Мужественная поступь повергнувшего ниц посла особо приближенного к царю Добрыни заставила затрепетать посла Кусумды еще сильнее, он стучал зубами и скрипел шарниром, подползая к суконным валенкам царя, преспокойно сидевшего твердым задом на отеческом троне, изготовленном из забайкальского дуба валдоемистыми умельцами, сбившимися по весне в тесную кучку шабашистых рукодельцев, избравших бугром морячка Епифанцева, а замом - евонную подругу, гуслистую мадам Гершензон, донельзя возмущенную и - вообще.
- Гы, - зареготал Добрыня, оправляя заморский дар, небрежно накинутый на могутные плечи. - То - то жа, суки рваные.
Он пнул посла подкованными медными подковками сапогами, сначала левым, потом, само собой, правым, затем третьим, положенным по обету и достойному положению бояристого прихвостня, подарившего сестру царю, мать - соседу, отца - казахам, деда - Витухновской, на рассаду. Четвертый сапог, хитроумно пошитый ерусалимскими гадами Лесневскими, скромно стоял у печки, размышляя о парадигме и вспоминая ништяковые времена кратковременной оттепели, когда длинный лось Прохоров ввинчивался в толпу потно возбужденных животных винтообразным телом настоящего человека, отстегнувшего свои ноги по указу, непреклонный оппозиционер Кудрин вонюче пукал и скалился скотским рылом в озаренные предчувствием рожи толстомордых столичных жителей, приведенных самим Яшиным к Кашину, через Просвирнина и Ваенгу, через тернии к звездам, через жопу, через ахуй прямиком в пиз...у, где им самое место.

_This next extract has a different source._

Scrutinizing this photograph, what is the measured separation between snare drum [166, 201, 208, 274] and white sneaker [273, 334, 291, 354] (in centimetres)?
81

Да, было время. Помнится ...
- А ты забудь, - доброжелательно шепнул Ибрагим - оглы, трогая сапог шпорой, - откушай буженины, выпей винца, сходи на рыбалку, но вместо щуки поймай прицельный ядерный удар по глупой башке.
- Да уж устал как - то, - признался, горестно вздыхая сапог, почесывая кудрявую голову истинного нордического типажа, - кажин ден удары, аж в ухе звенит. Они чего там ?
- Читают, - вздохнул Ибрагим - оглы, укутываясь в бурку. - Добрыня - та чево учудил : умыкнул у какой - то бабы еврейско - хохляцкой обновку ейную, а на обновке той какой - то затейник написал карандашом химицким слово неведомое, красивое и краткое, вот посол, человечишко грамотный, и перевел его. И впал в ахуй.
- Это правильно, - решил сапог, морща голенище.
- А то, - согласился Ибрагим - оглы, надевая сапог на свои витые рога. - Ну, милок, соответствуй.
Грохочущие звуки триумфального марша заглушили ничтожное завывание посла, луковое дыхание жарко пыхтевшего царя и победное покряхтывание Добрыни, уже примостившегося к тугому заду метущего бородой пол чужеземца. Первопрестольные замерли, поводя настороженными ушами и до смерти завидуя какой - то девке, родиться коей еще только предстояло, а вот уже.